Exercise description →
Write the next part of the pandas tutorial on NYC 311 complaint data, picking up right after the last line shown.

Excerpt →
- - - -

In [14]:
# The usual preamble
import pandas as pd
%matplotlib inline
import matplotlib.pyplot as plt
plt.matplotlib.rcParams['savefig.dpi'] = 144
import seaborn
import numpy as np

# Chapter 2: Selecting Data & Finding Complaint Types

## Section 1

We're going to use a new dataset here, to demonstrate how to deal with larger datasets. This is a subset of the of 311 service requests from 2001 from [NYC Open Data](https://nycopendata.socrata.com/Social-Services/311-Service-Requests-from-2010-to-Present/erm2-nwe9). 

Today we are also going to read csvs from **the internet** as to not have you upload files.

Any link that can do "copy link" when you want to download, you can put into a csv using Pandas.

In [None]:
url="https://data.cityofnewyork.us/resource/fhrw-4uyv.csv"
complaints=pd.read_csv(url)
complaints.head(5)

# 2.1 What's even in it? (the summary)

When you look at a large dataframe, instead of lookig through the whole dataframe, you can ask pandas to tell you about it. 

In [None]:
complaints.select_dtypes(include=["object"])

- - - -

Data segment →

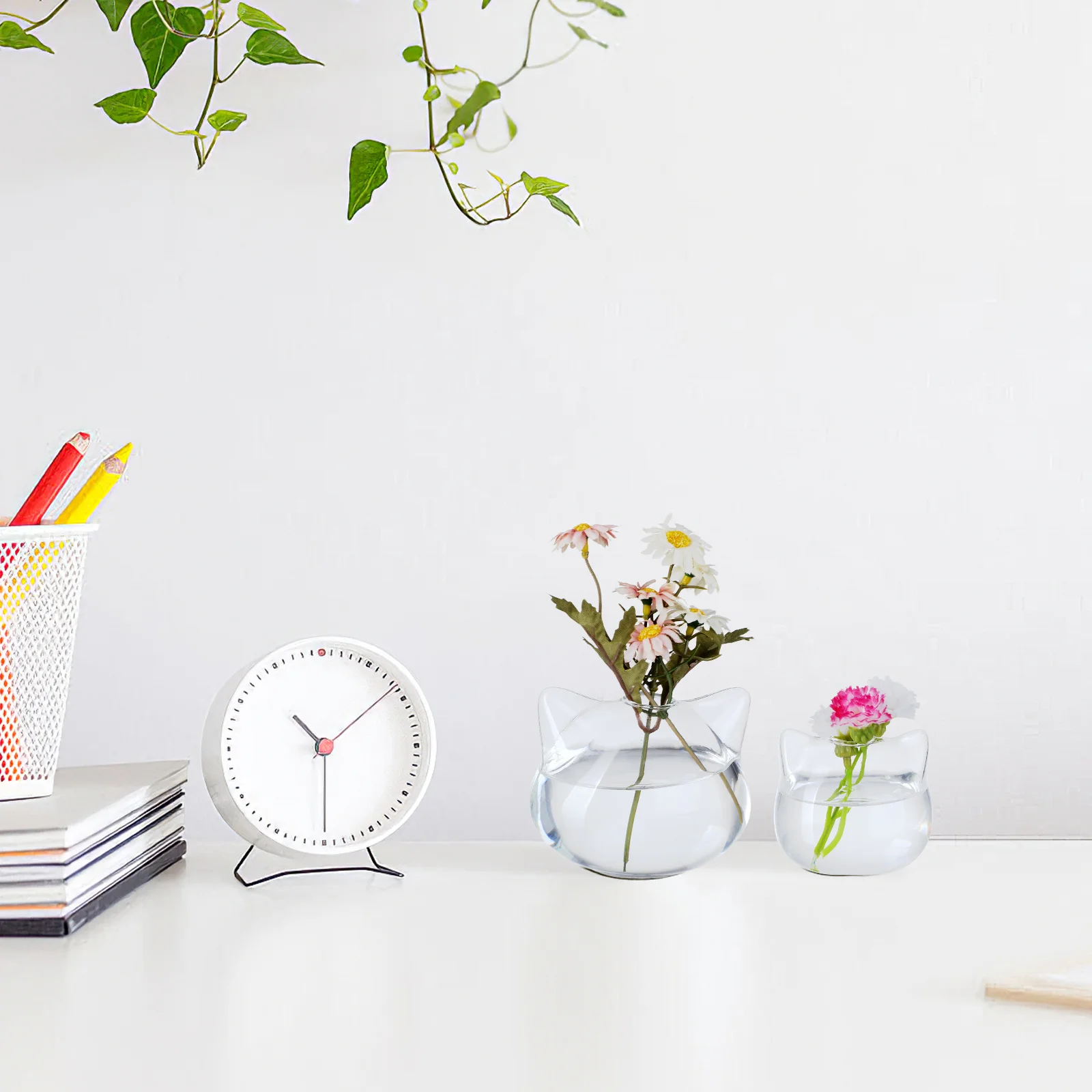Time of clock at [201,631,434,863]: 10:29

- - - -

Response to the task →
complaints.dtypes

## Changing the size of the dataset

you can also use **.drop()** to reduce the size of the dataset

`df = df.drop("boat",1).drop("body",1).drop("home.dest",1)`
    
also you can use the **del** comand to delete columns 

`del df['cabin'] `

In [None]:
test = complaints.drop('school_name',1).drop('school_number',1)
test.select_dtypes(include=['object'])

#del complaints['school_name']

## Cleaning a Dataset

You can also use **.dropna()** to drop empty values

`.dropna()`

`dropna(how="any", subset=['embarked'])`

You can also check for Null Values

`.isnull().sum()`

and also fill them in!!

`.fillna(np.nan)`







## Describing a Dataset 

using **.describe() **

Why are only some of the columns showing up?

In [None]:
complaints.describe()

# 2.2 Selecting columns and rows

To select a column, we index with the name of the column, like this:

In [None]:
complaints['complaint_type']

To get the first 5 rows of a dataframe, we can use a slice: `df[:5]`.

This is a great way to get a sense for what kind of information is in the dataframe -- take a minute to look at the contents and get a feel for this dataset.

In [None]:
complaints[:5]

We can combine these to get the first 5 rows of a column:

In [None]:
complaints['complaint_type'][:5]

and it doesn't matter which direction we do it in:

In [None]:
complaints[:5]['complaint_type']

# 2.3 Selecting multiple columns

What if we just want to know the complaint type and the borough, but not the rest of the information? Pandas makes it really easy to select a subset of the columns: just index with list of columns you want.

In [None]:
complaints[['complaint_type', 'borough']]

That showed us a summary, and then we can look at the first 10 rows:

In [None]:
complaints[['complaint_type', 'borough']][:10]

# 2.4 What's the most common complaint type?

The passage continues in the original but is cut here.